High interest rates and inflation have led experts at a think tank to downgrade their economic forecasts for Scotland for the next two years.
The Fraser of Allander Institute has also cautioned that there could be more price hikes and rises in mortgage rates on the way.
The warnings came as the economic think tank downgraded its forecast for the next two years.
Back in March it said it expected Scotland’s economy would grow by 0.9% next year, followed by growth of 1.7% in 2025.
However, it now expects to see growth of 0.7% in 2024, with a further rise of 1.2% in the following 12 months
Professor Mairi Spowage, of the think tank, said it was now “less optimistic about growth next year and the year after”.
The economic experts at the think tank, who had previously forecast Scotland would be in recession in 2023, also revised their expectations for this year, with growth of 0.5% now expected.
But in its latest commentary, the Institute stated: “Our views on growth for 2024 and 2025 have become more pessimistic given the likelihood that inflation and interest rates will be more elevated for a longer period of time.”
According to the report, “growth in both Scotland and the UK continues to be slow and fragile”.
The experts said they still expected that inflation – which stood at 8.7% in May – will come down over the remainder of 2023.
But the report, which is sponsored by Deloitte, stressed: “This does not mean that prices will start to come down – only that they will not be rising as quickly.”

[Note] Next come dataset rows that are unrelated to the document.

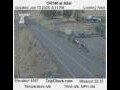 Webcam Adel, Oregon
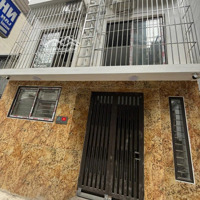 Bán Nhà Khương Đình Thanh Xuândiện Tích79M X 7T Xmặt Tiền6M Giá Bán 25 Tỷ Có Thương Lượng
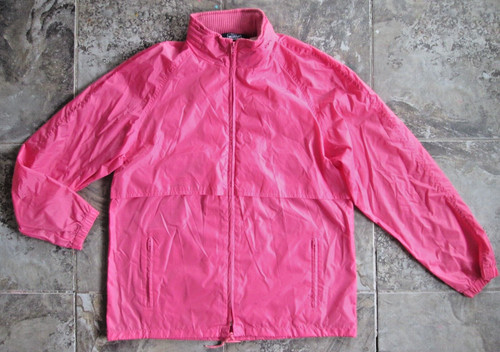 Giacca nylon vintage - , woolrich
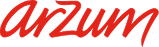 Arzum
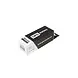 Specna Arms LiPo 11,1V 1100mAh 20/40C Battery - T-Connect (Deans)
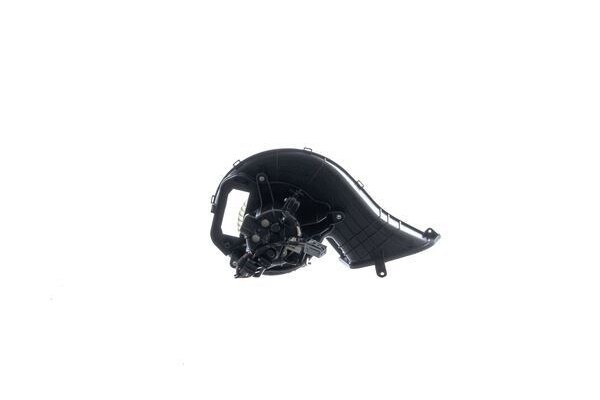 H0ABK9_C 28V blower fits to VOLVO FH 09 05 Car type trucks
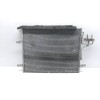 Recambio de condensador / radiador aire acondicionado para ford kuga (cbv) trend referencia OEM IAM   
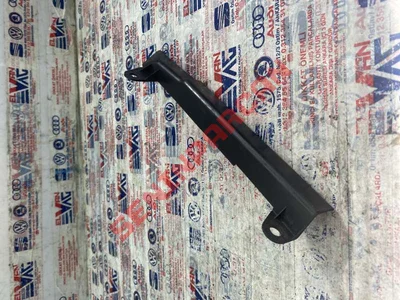 8P1823771A - KAPI TUTAMAGI KAPLAMASI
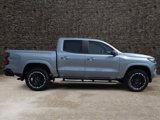 New 2026 Chevrolet Colorado Z71 w/ Z71 Convenience Package 2 image 3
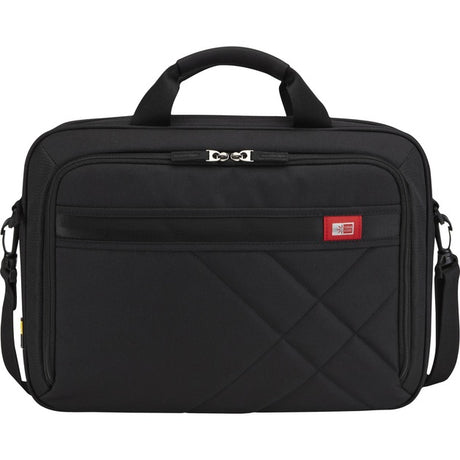 Torba na laptopa i tablet Case Logic 17.3 dlc-117 Torba na laptopa (sprzedaż detaliczna)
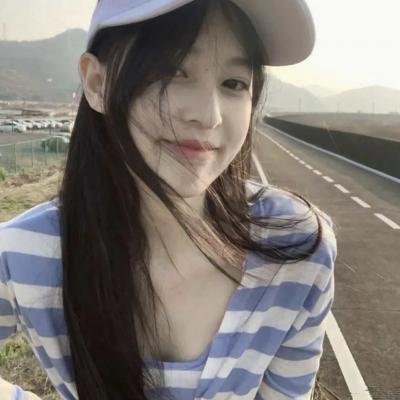 美国的早晨
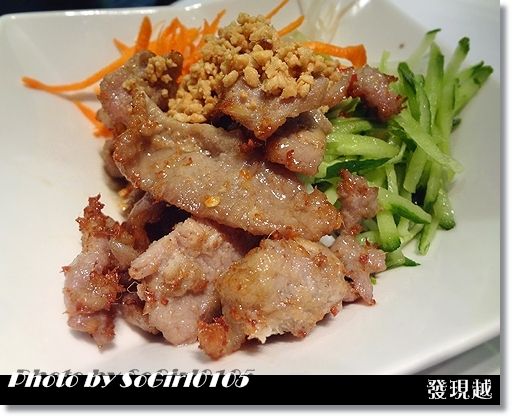 發現越 發現越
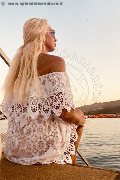 Foto Eva Ferrari L'italiana Annunci Trans Viareggio - 9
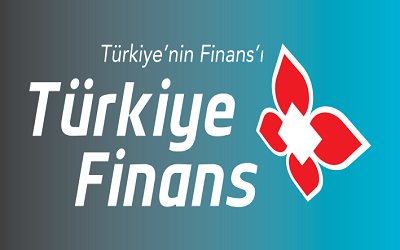 Türkiye Finans Müşteri Hizmetleri Direk Bağlanma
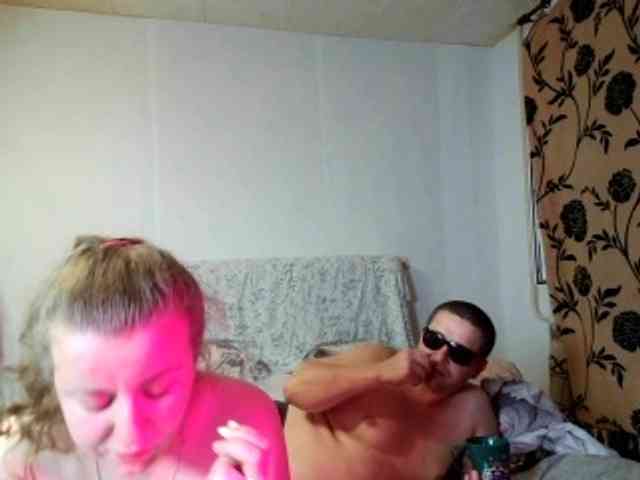Sladkaye1987 webcam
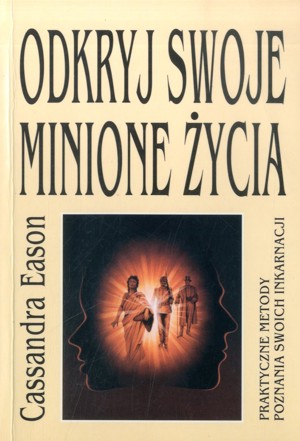 Odkryj swoje minione życia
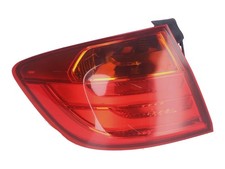 Feu Arrière Gauche BMW 3 Série Touring (F31) 320d 135 kW 184 CV (07.2012-02.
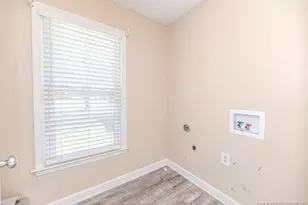 117 Johnson St, Broadway, NC 27505 - Photo 20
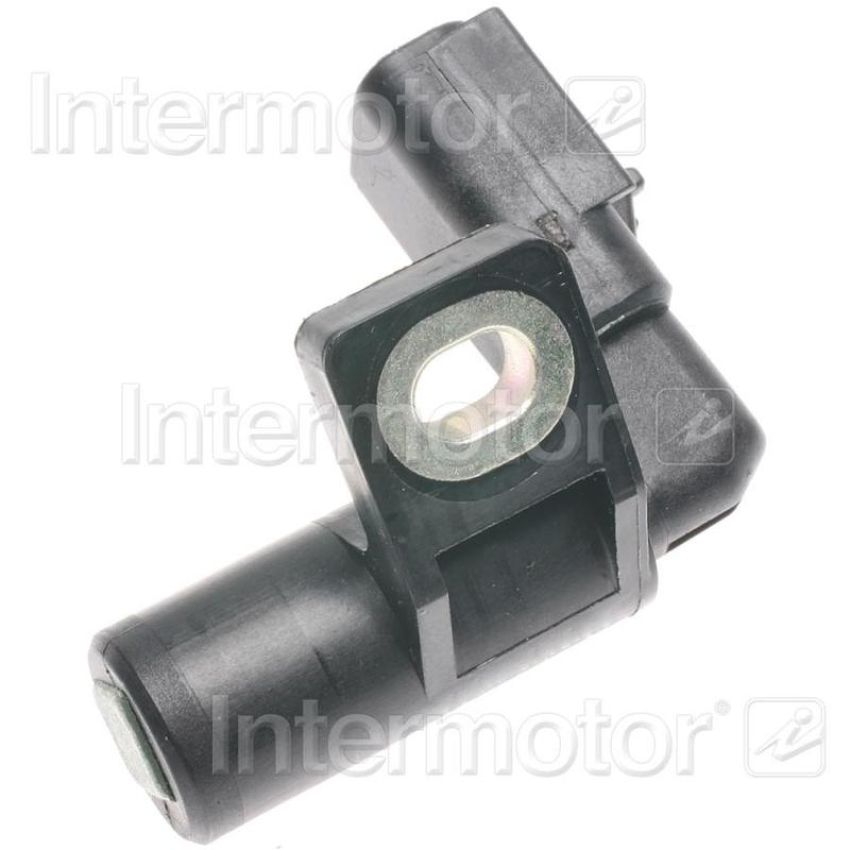 Standard Ignition PC242 Camshaft Sensor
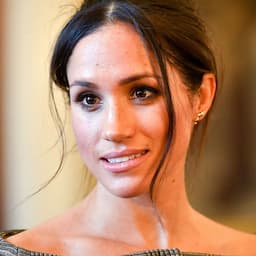 Meghan Markle Gets Birthday Wishes From Kate Middleton and Royals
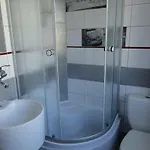 Nadmorskie Fiesta Apartament *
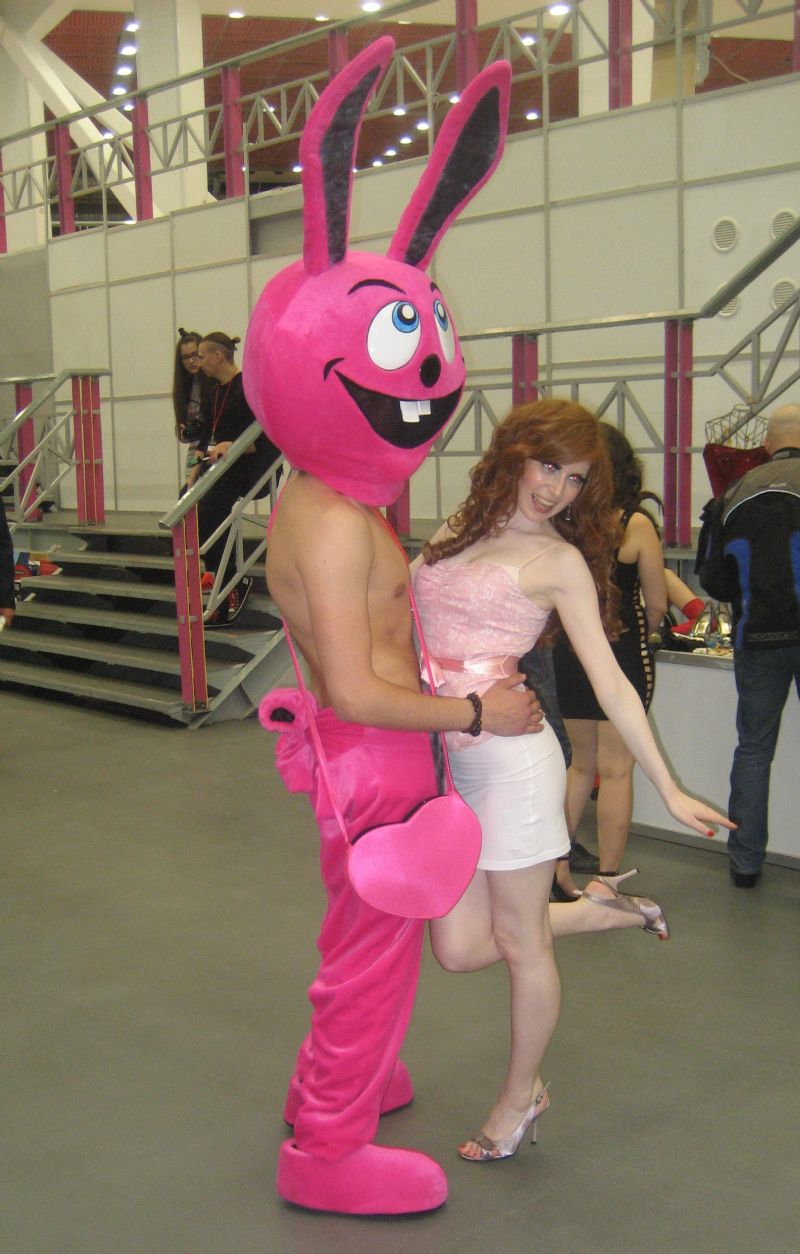 xShow����˹����չ����27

It added: “It is now not likely to be until 2025 when inflation gets back to the Bank of England’s target level of 2%.”
Prof Spowage said: “We have improved our outlook for growth in 2023 due to outturn economic data being significantly better than was expected.

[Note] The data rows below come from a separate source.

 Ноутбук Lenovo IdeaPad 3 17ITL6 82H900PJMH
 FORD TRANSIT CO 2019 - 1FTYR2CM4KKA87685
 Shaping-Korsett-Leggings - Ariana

“However, the increased downward pressure on demand that is going to impact growth in 2024, and maybe beyond, has led us to be less optimistic about growth next year and the year after.”
She warned there may be further price rises ahead of consumers, with the institute stating that so far most firms were “still choosing not to pass price increases onto consumers”.
The professor said: “In the main, businesses have been trying to absorb costs rather than pass them on to their customers.
“The signs are that more of them will have to pass through costs soon, though, which may lead to further price rises for consumers.”
Douglas Farish, senior partner at Deloitte in Edinburgh, said: “While Scotland’s economic performance has exceeded expectations from just a few months ago, challenges for businesses will persist throughout this year because of ongoing high inflation and rising interest rates.”
With the Bank of England having recently increased interest rates to 5% in a 13th consecutive rise, the institute warned more hikes were likely on the way.
It stated: “With stickier inflation reinforcing expectations that the Bank of England will increase interest rates further in the medium term, mortgage rates are likely to continue to rise before we see any easing of cost pressures in the housing market.”
Mr Farish said: “The risks posed to the housing market are in plain sight, with rising inflation and interest rates hardening the mortgage crunch for millions of people.”